§ **WHAT THE TASK REQUIRES**: Put the lines from the one containing "Does the cab" through the end of the rows into a JSON list of strings, one string per line, leaving out blank lines. Include only those lines.

== DATASET RECORDS

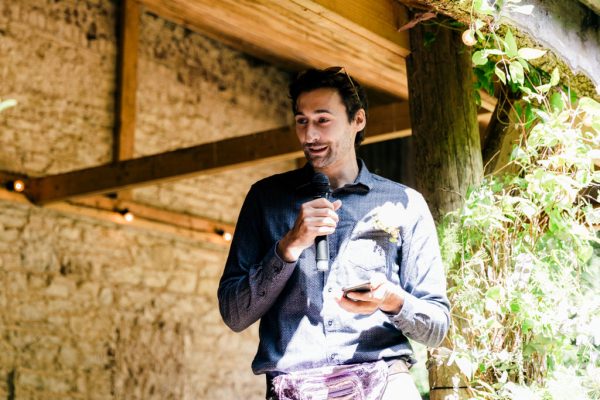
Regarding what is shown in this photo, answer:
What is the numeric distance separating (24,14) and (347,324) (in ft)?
18.4

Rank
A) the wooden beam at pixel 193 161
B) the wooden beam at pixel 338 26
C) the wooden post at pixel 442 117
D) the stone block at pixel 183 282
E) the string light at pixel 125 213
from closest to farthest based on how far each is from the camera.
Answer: the wooden beam at pixel 338 26 → the wooden post at pixel 442 117 → the wooden beam at pixel 193 161 → the string light at pixel 125 213 → the stone block at pixel 183 282

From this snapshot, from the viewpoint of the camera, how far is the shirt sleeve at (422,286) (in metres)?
2.03

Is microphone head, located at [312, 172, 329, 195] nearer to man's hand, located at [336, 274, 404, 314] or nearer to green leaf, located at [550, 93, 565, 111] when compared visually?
man's hand, located at [336, 274, 404, 314]

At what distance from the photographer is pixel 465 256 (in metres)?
2.81

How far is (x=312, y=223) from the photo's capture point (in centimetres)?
193

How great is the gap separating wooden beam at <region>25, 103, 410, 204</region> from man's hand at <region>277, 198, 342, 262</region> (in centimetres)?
318

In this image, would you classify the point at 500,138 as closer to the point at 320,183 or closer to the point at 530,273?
the point at 530,273

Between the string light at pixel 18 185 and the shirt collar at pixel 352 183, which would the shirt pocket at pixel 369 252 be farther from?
the string light at pixel 18 185

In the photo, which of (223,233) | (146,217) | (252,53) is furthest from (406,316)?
(252,53)

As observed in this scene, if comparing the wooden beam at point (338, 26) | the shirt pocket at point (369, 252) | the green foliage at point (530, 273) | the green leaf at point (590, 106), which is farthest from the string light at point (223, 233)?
the shirt pocket at point (369, 252)

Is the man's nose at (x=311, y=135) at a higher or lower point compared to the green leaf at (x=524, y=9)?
lower

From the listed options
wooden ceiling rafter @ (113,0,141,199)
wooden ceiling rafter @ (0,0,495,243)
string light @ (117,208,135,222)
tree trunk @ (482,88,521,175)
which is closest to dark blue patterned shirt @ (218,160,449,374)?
wooden ceiling rafter @ (0,0,495,243)

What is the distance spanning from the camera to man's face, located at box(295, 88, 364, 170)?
88.0 inches

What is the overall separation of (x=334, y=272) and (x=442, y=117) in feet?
3.84
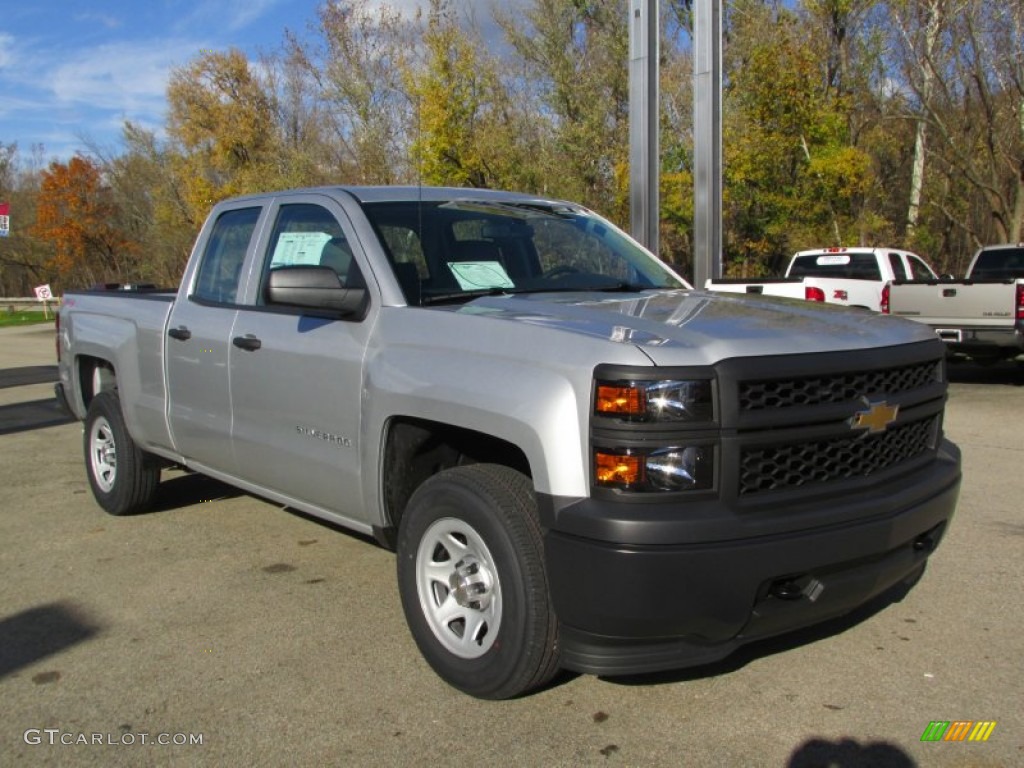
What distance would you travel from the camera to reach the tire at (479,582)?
3.02 m

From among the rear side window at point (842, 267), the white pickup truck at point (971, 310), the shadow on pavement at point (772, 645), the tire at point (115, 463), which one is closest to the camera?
the shadow on pavement at point (772, 645)

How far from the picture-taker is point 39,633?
13.5ft

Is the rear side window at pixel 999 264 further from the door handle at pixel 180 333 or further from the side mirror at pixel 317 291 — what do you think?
the side mirror at pixel 317 291

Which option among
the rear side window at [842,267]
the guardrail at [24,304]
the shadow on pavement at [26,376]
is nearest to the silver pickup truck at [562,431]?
the shadow on pavement at [26,376]

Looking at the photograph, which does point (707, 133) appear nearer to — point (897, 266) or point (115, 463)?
point (897, 266)

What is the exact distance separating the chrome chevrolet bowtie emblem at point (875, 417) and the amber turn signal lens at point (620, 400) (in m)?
0.79

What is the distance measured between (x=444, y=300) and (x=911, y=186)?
2686cm

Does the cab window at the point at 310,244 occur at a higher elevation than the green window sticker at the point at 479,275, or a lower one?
higher

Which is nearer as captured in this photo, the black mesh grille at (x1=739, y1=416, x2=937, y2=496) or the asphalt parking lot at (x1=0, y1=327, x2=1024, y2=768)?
the black mesh grille at (x1=739, y1=416, x2=937, y2=496)

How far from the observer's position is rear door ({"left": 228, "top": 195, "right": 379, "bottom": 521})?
3.89m

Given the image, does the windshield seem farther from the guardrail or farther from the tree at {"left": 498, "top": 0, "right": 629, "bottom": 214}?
the guardrail

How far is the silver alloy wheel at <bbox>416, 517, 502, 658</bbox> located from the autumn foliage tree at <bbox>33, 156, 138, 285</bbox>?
187 feet

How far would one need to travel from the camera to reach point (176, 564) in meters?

====

§ **TASK SOLUTION**:
[
  "Does the cab window at the point at 310,244 occur at a higher elevation than the green window sticker at the point at 479,275, or a lower one?",
  "higher",
  "Which is nearer as captured in this photo, the black mesh grille at (x1=739, y1=416, x2=937, y2=496) or the asphalt parking lot at (x1=0, y1=327, x2=1024, y2=768)?",
  "the black mesh grille at (x1=739, y1=416, x2=937, y2=496)",
  "How far from the observer's position is rear door ({\"left\": 228, \"top\": 195, \"right\": 379, \"bottom\": 521})?",
  "3.89m",
  "Given the image, does the windshield seem farther from the guardrail or farther from the tree at {\"left\": 498, \"top\": 0, \"right\": 629, \"bottom\": 214}?",
  "the guardrail",
  "How far is the silver alloy wheel at <bbox>416, 517, 502, 658</bbox> located from the autumn foliage tree at <bbox>33, 156, 138, 285</bbox>?",
  "187 feet",
  "How far would one need to travel from the camera to reach point (176, 564) in meters?"
]